** begin Text provided **

TIDBITS
On
Bees...
Riding
through Smugglers Notch, Vermont will never be the
same again for some travellers - including me. Years
ago, one fine summer as I was riding through the
mountains of Vermont, through hairpin turns I stood
firm in my conviction that wearing a leather jacket
is good for you - no matter how swealtering hot
the air might be. Begrudgingly against my own beliefs
I was talked into removing my leather jacket because,
as I was informed "You look ridiculous in that
heavy jacket when all the other bikers are in tank
tops in this heat."
Well, I was never one to give a shit what anyone
else but my own parents thought.
Enjoying the freedom that goes along with riding
leather-less quickly came to an agonizing end as
I was nearing the top of "the Notch".
CLOTHING
DESCRIPTION (minus the leather jacket):
riding
boots
jeans
& leather pants
white
snap-down tank top - braless
scream-proof
full face helmet
Rounding
a corner of one of the hairpin turns brought me
face to face with - you guessed it - A BEE. Many
things frighten many people, but never have I seen
any one thing get to the toughest of the tough like
a bee. A friend very accurately once told me that
no matter how tough a guy is on his bike, it all
goes out the window when he gets a bee down his
shirt. Well, one gentle tap on my chest later left
the other drivers and passengers alike behind us
wondering where the roadside strip bar came from.

** end Text provided **
** begin Given entries **

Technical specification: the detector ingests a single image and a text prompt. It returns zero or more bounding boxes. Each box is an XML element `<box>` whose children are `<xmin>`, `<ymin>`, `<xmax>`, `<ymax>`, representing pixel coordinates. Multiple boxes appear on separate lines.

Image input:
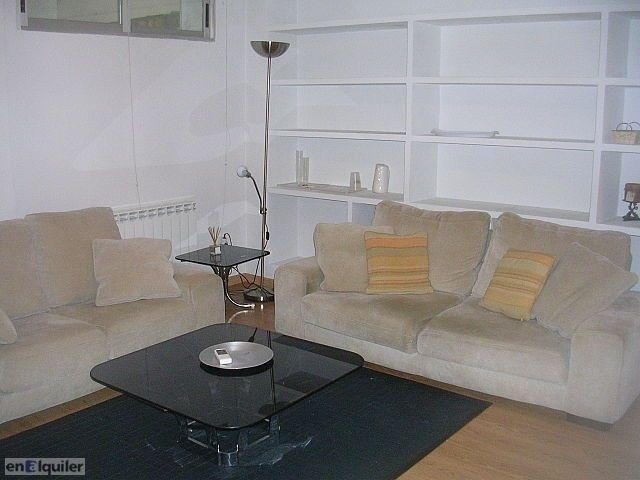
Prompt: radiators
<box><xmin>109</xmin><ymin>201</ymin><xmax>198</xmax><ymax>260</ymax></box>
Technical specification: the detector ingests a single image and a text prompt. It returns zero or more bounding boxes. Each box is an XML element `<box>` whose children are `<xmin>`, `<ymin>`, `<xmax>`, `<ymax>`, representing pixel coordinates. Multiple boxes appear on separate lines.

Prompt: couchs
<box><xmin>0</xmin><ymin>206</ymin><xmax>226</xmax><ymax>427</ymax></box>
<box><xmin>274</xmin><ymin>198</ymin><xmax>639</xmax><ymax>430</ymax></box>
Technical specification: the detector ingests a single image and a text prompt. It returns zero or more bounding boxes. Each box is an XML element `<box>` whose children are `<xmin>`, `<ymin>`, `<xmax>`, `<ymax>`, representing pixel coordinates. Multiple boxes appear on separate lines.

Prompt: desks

** end Given entries **

Your objective> Carry the motorcycle bee story forward from the point where it stops. The listing comes from a separate source.

Result>
Looking
down my top, I discovered the most enormous bumble
bee, with all of his furry little legs clinging
to the fibers of my shirt. Panic set in immediately,
and I frantically tried to shake him out from underneath
my shirt. Darn those furry legs! He was hangin'
on for dear life whether he wanted to or not, and
gettin' pissed off by the second. By now, I had
slowed to about third gear (while still in fourth),
hand still on the throttle, and still rolling, but
left hand desperately trying to unsnap the dome
buttons on my shirt. They weren't going to budge.
Still in fourth gear, and startin' to chug, I resorted
to desperate measures - kill him before he nails
ME. With my left hand "crushing" the poor
creature against my body, and my bike chugging dangerously
close to stalling, I rubbed my shirt against my
skin. (Now remember - we're in a panic, we're dealing
with hairpin turns, other vehicles close behind
and a HUGE bumble bee in my shirt - which called
for desperate measures)
Whew
- a sigh of momentary relief - then - ZAP!! Right
on the left you-know-what.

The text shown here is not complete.